With so many out of work or looking to change jobs, how do you make your resume stand out from the rest?  Here are the do's and don'ts of resume writing.

You say to yourself day after day, "I'm a good person and a hard worker. Why can't I find a job?" Maybe it's your resume. Here are a few things to do and not to do when writing your resume.

Don't Write Out an Objective

Once upon a time, job seekers were encouraged to spell out what they were hoping for in their career field. Great for the seeker, but the boss doesn't care. Why? They are looking for someone to help meet their goals, not someone who is trying to figure theirs out. Instead, write out your objective or mission statement and keep it to yourself. That way you still have it in your mind and can still work toward it.

Don't Mention Money

Leave negotiations for when you actually have the job. They may call you because you low balled yourself, or they may throw your resume in the trash because you want too much. Instead, if the job asks for salary requirements, keep it as broad as possible.

Don't Use the Same Resume

It's so easy to just write your resume and fire it off over and over again, but if you're applying for several jobs in one company, you're going to look like a robot. Instead, tailor your resume for the specific job description. Even if you're applying for the same job at several different companies, write a slightly different resume for each one. The job may seem the same, but the job description could be a little different for each one.

Don't Forget the Cover Letter

This goes hand in hand with the above point. Just like you shouldn't use the same resume for each job, you shouldn't use the same cover letter.

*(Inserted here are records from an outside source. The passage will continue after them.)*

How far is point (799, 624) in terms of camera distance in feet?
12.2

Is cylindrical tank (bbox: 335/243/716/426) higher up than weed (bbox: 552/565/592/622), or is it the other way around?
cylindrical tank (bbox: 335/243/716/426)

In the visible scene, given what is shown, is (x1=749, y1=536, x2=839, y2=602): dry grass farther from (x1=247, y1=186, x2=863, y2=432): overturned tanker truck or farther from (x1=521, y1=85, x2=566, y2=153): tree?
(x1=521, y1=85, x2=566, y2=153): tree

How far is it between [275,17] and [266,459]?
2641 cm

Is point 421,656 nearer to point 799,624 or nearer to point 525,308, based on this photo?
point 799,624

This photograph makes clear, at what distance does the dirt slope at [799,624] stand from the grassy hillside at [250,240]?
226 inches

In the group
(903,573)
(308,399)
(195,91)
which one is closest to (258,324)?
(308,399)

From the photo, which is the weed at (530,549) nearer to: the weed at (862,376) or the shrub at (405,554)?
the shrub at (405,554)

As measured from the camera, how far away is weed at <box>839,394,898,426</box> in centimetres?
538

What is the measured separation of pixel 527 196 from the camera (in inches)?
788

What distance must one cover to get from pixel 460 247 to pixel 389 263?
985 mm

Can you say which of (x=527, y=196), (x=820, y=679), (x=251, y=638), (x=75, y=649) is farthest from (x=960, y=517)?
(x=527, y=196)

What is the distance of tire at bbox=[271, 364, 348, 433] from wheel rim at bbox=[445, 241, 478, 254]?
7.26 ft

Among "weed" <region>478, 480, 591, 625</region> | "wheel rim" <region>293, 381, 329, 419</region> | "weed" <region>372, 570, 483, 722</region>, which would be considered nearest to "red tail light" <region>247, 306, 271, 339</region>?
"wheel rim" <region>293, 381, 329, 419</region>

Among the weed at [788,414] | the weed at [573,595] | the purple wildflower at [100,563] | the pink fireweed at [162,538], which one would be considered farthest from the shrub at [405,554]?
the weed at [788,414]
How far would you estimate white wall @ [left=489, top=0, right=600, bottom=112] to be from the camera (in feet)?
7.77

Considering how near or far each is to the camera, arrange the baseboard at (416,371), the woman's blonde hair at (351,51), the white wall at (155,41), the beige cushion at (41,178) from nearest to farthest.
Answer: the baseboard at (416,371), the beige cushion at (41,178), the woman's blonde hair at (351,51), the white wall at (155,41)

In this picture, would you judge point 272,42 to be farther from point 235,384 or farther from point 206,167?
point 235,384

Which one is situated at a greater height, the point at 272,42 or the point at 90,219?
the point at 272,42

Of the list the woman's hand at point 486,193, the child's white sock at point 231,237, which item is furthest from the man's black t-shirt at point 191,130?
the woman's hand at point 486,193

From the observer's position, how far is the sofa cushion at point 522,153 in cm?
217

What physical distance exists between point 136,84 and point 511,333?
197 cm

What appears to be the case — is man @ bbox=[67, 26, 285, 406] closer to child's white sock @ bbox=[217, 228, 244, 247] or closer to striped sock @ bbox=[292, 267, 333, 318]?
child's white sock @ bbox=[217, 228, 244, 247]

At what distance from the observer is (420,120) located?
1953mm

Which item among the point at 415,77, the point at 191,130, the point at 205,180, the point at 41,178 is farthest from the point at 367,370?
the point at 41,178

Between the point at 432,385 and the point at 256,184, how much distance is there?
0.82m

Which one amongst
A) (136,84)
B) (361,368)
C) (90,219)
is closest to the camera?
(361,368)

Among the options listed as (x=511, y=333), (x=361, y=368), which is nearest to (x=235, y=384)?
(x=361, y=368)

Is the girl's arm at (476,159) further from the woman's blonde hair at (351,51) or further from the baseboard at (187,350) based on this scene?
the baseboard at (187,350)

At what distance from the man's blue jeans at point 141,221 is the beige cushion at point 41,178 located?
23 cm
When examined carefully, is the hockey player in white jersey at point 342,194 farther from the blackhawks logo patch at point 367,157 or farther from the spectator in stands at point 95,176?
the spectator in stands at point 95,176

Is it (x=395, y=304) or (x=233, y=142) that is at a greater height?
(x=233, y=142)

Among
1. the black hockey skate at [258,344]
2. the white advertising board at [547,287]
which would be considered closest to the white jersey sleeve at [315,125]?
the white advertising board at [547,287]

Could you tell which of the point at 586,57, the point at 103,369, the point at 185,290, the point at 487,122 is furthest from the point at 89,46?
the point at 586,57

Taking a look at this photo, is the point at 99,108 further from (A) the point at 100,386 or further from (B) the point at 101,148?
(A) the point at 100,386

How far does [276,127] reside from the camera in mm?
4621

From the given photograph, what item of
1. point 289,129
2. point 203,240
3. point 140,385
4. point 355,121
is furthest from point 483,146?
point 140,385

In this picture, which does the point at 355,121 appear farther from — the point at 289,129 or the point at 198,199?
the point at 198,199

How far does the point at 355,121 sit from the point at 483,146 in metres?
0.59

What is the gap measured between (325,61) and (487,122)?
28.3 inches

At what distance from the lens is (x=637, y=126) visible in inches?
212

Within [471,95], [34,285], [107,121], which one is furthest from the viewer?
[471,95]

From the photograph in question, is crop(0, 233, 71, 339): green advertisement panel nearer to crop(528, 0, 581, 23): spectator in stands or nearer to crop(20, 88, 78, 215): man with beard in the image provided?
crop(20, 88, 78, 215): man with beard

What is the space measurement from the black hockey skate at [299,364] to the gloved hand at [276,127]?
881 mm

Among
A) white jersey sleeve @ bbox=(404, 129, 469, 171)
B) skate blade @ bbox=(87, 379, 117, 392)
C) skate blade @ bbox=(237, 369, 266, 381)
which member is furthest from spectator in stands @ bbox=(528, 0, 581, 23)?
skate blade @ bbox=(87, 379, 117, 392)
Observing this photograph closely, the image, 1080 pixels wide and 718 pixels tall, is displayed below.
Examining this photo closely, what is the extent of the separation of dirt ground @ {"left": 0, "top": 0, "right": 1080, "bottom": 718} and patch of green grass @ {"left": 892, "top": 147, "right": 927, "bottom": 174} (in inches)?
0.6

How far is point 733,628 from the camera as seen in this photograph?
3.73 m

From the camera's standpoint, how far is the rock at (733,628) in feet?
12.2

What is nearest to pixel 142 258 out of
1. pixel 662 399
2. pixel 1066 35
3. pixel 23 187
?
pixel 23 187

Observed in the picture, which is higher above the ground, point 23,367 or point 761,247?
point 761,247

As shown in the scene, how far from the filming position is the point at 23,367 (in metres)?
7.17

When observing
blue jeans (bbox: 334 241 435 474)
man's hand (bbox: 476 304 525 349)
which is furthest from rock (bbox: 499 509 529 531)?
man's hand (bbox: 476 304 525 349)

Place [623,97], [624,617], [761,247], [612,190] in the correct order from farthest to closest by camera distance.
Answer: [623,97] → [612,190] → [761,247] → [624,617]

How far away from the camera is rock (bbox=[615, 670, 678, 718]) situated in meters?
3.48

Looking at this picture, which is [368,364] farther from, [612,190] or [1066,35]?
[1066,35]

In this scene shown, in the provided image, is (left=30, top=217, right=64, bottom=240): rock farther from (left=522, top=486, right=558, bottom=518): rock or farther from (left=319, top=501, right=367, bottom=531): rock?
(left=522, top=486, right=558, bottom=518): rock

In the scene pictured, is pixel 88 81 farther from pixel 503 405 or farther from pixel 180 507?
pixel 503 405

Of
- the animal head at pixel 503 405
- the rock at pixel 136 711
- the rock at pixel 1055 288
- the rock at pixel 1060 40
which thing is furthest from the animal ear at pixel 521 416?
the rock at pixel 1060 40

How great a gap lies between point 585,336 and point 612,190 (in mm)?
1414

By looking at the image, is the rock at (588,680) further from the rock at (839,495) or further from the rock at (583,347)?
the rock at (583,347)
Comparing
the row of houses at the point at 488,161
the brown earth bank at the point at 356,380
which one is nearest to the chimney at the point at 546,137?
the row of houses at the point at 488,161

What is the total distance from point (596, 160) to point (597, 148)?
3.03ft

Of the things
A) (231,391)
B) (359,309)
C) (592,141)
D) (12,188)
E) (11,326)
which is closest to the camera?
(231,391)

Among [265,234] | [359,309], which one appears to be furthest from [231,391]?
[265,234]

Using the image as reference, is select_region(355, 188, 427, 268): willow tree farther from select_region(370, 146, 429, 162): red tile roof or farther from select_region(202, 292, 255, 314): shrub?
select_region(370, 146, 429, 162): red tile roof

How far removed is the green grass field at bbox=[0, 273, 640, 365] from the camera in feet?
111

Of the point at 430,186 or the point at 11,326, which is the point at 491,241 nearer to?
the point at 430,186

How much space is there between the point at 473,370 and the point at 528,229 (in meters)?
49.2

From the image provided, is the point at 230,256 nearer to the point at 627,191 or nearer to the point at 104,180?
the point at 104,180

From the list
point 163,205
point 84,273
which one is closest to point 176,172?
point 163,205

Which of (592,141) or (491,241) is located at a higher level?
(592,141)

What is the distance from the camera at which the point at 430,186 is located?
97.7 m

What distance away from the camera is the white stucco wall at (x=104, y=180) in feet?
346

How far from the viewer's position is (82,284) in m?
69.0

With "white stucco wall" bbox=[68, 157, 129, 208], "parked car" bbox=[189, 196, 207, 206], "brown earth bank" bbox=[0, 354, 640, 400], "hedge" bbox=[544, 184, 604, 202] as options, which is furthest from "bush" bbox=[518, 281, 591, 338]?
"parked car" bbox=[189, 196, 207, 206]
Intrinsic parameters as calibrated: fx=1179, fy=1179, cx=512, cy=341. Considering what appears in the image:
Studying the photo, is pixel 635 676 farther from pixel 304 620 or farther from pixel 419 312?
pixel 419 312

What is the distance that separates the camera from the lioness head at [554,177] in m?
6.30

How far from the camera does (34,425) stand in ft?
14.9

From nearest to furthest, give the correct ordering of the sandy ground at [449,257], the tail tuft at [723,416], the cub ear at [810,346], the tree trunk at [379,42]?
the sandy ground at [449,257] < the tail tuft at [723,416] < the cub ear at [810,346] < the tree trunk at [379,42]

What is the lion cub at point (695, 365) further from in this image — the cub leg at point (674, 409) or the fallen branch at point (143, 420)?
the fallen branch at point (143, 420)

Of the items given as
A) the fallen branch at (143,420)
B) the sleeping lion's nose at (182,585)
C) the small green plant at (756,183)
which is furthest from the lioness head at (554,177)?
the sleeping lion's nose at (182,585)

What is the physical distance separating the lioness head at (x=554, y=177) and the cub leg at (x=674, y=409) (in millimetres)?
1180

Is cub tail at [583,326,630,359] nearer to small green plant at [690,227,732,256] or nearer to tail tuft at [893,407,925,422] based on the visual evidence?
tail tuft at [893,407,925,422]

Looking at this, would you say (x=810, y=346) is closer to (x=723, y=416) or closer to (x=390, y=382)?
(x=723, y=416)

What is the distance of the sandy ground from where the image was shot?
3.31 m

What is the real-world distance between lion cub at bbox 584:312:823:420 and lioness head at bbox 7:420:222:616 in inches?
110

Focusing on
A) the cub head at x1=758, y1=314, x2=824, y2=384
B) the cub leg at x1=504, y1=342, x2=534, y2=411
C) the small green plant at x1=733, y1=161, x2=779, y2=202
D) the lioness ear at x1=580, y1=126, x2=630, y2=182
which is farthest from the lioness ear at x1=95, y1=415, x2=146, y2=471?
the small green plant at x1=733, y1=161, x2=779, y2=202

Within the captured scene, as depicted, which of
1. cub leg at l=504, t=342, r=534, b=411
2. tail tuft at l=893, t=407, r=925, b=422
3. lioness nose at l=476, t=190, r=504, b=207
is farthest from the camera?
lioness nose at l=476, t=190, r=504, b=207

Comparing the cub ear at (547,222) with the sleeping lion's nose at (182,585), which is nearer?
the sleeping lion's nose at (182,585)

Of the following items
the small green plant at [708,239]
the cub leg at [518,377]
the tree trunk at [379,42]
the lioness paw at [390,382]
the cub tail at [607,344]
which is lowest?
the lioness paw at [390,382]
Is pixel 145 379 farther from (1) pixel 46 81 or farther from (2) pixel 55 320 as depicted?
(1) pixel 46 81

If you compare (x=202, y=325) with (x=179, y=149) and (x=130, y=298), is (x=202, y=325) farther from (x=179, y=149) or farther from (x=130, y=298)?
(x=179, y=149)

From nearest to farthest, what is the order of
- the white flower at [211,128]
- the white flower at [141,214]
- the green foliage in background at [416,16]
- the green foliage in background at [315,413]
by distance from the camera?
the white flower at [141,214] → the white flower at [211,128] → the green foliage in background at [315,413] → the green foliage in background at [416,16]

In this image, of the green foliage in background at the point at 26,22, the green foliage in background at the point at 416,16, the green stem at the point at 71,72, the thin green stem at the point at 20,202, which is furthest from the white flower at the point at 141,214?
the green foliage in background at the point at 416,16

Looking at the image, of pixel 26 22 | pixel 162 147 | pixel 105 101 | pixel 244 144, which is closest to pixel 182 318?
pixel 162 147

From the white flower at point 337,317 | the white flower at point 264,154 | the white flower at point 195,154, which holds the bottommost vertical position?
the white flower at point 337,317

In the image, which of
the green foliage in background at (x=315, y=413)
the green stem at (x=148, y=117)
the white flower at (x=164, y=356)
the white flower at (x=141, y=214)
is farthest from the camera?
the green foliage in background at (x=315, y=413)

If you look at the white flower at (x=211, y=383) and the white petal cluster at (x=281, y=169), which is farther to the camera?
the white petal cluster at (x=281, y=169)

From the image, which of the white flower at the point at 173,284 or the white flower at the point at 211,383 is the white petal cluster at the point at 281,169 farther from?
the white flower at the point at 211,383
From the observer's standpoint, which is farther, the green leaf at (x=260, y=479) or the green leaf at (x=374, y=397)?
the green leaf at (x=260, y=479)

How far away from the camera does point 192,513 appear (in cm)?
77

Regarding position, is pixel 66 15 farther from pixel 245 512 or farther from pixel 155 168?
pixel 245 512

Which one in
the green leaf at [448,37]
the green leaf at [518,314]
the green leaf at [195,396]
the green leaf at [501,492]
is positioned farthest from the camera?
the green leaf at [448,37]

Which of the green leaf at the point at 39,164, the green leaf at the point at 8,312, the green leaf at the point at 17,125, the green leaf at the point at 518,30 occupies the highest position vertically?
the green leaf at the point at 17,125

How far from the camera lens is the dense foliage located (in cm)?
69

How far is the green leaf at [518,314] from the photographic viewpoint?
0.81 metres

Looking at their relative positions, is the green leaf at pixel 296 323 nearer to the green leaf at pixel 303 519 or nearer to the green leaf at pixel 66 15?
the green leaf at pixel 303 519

Your cover letter is your chance to toot your own horn, highlight your accomplishments and tell the reader that you understand the field and how the company operates so tailor the cover letter for exactly what they want out of their candidate.

Don't Embellish

You want that call, and a good boss is going to check your facts. Don't embellish your resume so much so that when they Google you or ask a reference about something the answer isn't, "What? No. They never did that." The truth will come to light pretty quickly. Instead, if there's a situation that needs explaining, do it in your cover letter.